## SELECTED EXTRACT
%%

She was a woman of the Sixties, proud, defiant, and controversial. She posed nude above a tunnel on Malibu Canyon Road, about four miles inland of Malibu, 33 miles west of downtown Los Angeles. And she was 60 ft. tall.

Malibu Canyon Road commuters’ surprise on Saturday morning, October 29, 1966. This and other images from LA Observed, January 7, 2017.

The Pink Lady’s creator was artist Lynne Seemayer, a paralegal at the time who removed what she considered eyesore graffiti on the tunnel’s sheer rock face and replaced it with the 60-ft.-tall image. Working solo through the night of October 28, 1966, Lynne suspended herself on ropes tied to bushes on the rock cliff, with paint cans attached to her waist.

Lynne Westmore Bloom, 1936–2017, American painter, sculptor, makeup and film artist. Co-founder of Westmore Thoroughbreds with Bill Bloom, her husband of 37 years. Image as a young woman.

Lynne’s father was legendary Hollywood makeup artist Ern Westmore; her mother was silent film star Ethlyne Clair. Lynne’s paintings and sculptural works were exhibited in Los Angeles galleries over her three-decade career. The Pink Lady, painted when Lynne was 31, made her something of a guerrilla street artist. Needless to say, a voluptuous 60-ft. nude flower child would arouse all sorts of people.

The Pink Lady of Malibu Canyon.

Following the Pink Lady’s October 28, 1966, creation, Los Angeles County officials reacted to traffic jams on Malibu Canyon Road during the next few days. According to Jack Smith, writing in R&T, February 1967, “Traffic cops parked by the tunnel spent the day picking off drivers who broke one law or another as they rubbernecked through the scene.”

The Pink Lady of Malibu Canyon Road was declared a traffic hazard. She had to go, and pronto.

Smith reported, “Firemen tried first. They turned high-power hoses on the carefree spirit. She refused to dissolve. She emerged even brighter from the onslaught, like a goddess from her bath.”

Lynne had used heavy-duty house paint for her art project.

Next, workmen tried to obliterate the Pink Lady’s leg with paint remover.

%%

## PROVIDED INFORMATION

%%

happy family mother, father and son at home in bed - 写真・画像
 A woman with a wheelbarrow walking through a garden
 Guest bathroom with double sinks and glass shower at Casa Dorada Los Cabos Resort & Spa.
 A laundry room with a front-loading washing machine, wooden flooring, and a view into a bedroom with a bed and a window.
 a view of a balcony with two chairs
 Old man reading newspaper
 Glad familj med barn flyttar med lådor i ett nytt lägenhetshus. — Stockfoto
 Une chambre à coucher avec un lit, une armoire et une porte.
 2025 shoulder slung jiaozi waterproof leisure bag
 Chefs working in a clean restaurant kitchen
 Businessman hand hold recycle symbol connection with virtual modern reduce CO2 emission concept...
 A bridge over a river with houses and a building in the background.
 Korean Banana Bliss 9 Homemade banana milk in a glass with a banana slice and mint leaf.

%%

## DIRECTIONS FOR THIS TASK
Please write out the Pink Lady passage again from "The Pink Lady’s creator" to "a young woman.", changing "paint cans" to "paint buckets".

## ANSWER BELOW
The Pink Lady’s creator was artist Lynne Seemayer, a paralegal at the time who removed what she considered eyesore graffiti on the tunnel’s sheer rock face and replaced it with the 60-ft.-tall image. Working solo through the night of October 28, 1966, Lynne suspended herself on ropes tied to bushes on the rock cliff, with paint buckets attached to her waist.

Lynne Westmore Bloom, 1936–2017, American painter, sculptor, makeup and film artist. Co-founder of Westmore Thoroughbreds with Bill Bloom, her husband of 37 years. Image as a young woman.